◆ TO DO:
(A) Copy the passage of the Picher, Oklahoma text starting with "By the time" and going on through "from lead poisoning.".
(B) List, in order of appearance, every number written in numerals in the text about Picher, Oklahoma.
(C) Pick up the article about Picher, Oklahoma after its last sentence and keep writing it.

In its peak, the nearly-deserted town of Picher, Oklahoma boasted a growing population and booming little economy. Today, it looks more like an American Chernobyl…
East Oklahoma swelled with new work and new wealth as mining moguls realized the area was rich with lead and zinc. No area was richer with these mineral riches than Picher, OK. Soon, the wealth of the mines was showing up all over the area like the 1929 Coleman Theatre in nearby MIami, OK, built with George Coleman’s mining fortunes. The boom, however, would eventually turn bust. When it did, no town busted harder than Picher…
Through the middle of the 20th century, the mines’ production slowed and the population slowly began to leave Picher in search of work elsewhere. Soon, lack of work wasn’t the only issue… Picher had become a poisonous town.
The EPA eventually took action and declared Picher to be the “most toxic town in America” and worked to both relocate residents and dig several feet of topsoil from the yards of their residences.
When the EPA studied the area, the results were frightening… The 14,000 abandoned mines and 36 million tons of mill sand have rendered the entire area’s water completely undrinkable. If while in nearby Miami, OK we saw billboards that read “5 Second Rule. A rule not to follow.”- attempts to keep children from ingesting lead.
By the time the school in Picher shut down, other teams wouldn’t even set foot on their playing fields, and a 1996 study of Picher claimed as much as 34% of the children living in Picher suffered from lead poisoning.

◆ INFORMATION GIVEN:
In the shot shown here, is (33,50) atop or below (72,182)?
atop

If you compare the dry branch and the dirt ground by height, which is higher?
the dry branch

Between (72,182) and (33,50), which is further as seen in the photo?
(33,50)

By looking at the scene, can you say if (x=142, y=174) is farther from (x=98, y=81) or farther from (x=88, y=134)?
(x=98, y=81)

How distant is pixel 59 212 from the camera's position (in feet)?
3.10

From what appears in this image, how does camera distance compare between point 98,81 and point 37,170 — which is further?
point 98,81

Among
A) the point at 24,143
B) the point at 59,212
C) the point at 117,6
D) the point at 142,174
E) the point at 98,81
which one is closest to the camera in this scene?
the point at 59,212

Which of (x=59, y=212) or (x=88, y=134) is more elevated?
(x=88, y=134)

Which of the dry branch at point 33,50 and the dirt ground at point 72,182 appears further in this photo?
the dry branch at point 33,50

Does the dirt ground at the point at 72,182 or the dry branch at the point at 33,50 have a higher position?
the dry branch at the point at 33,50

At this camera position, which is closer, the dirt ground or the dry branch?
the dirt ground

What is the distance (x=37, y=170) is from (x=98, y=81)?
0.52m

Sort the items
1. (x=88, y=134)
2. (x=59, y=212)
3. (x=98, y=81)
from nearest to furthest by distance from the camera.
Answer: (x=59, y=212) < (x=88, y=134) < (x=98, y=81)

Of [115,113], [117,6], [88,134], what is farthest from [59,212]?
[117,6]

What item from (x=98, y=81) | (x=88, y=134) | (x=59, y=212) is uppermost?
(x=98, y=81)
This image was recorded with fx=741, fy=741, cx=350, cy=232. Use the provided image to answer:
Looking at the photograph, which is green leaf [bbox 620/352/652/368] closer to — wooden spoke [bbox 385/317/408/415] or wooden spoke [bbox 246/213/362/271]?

◆ ANSWERS:
(A)
By the time the school in Picher shut down, other teams wouldn’t even set foot on their playing fields, and a 1996 study of Picher claimed as much as 34% of the children living in Picher suffered from lead poisoning.

(B)
1929
20th
14,000
36 (million)
5
1996
34 (%)

(C)
The final straw for what few residents remained was a 2008 F4 tornado that left six dead and over 100 injured. A year later the town voted to close the school and 4 years later the city was officially dissolved.
Like several ghost towns in America, not everyone abandoned Picher. Today, there are said to be roughly a half dozen families still in town and the Old Miner’s Pharmacy is said to still be open making it the last business to remain.
The owner of the pharmacy, Gary Linderman, tries to keep this last business in operation to support the remaining folks in the area, most of whom suffer from lead poisoning.
Most of the structures around the town have been torn down, but some still remain. You can still visit Picher Oklahoma, but explore at your own risk as the 14,000 mines present a significant risk of you finding yourself in a cave-in. Stay on the roads and stay in your car.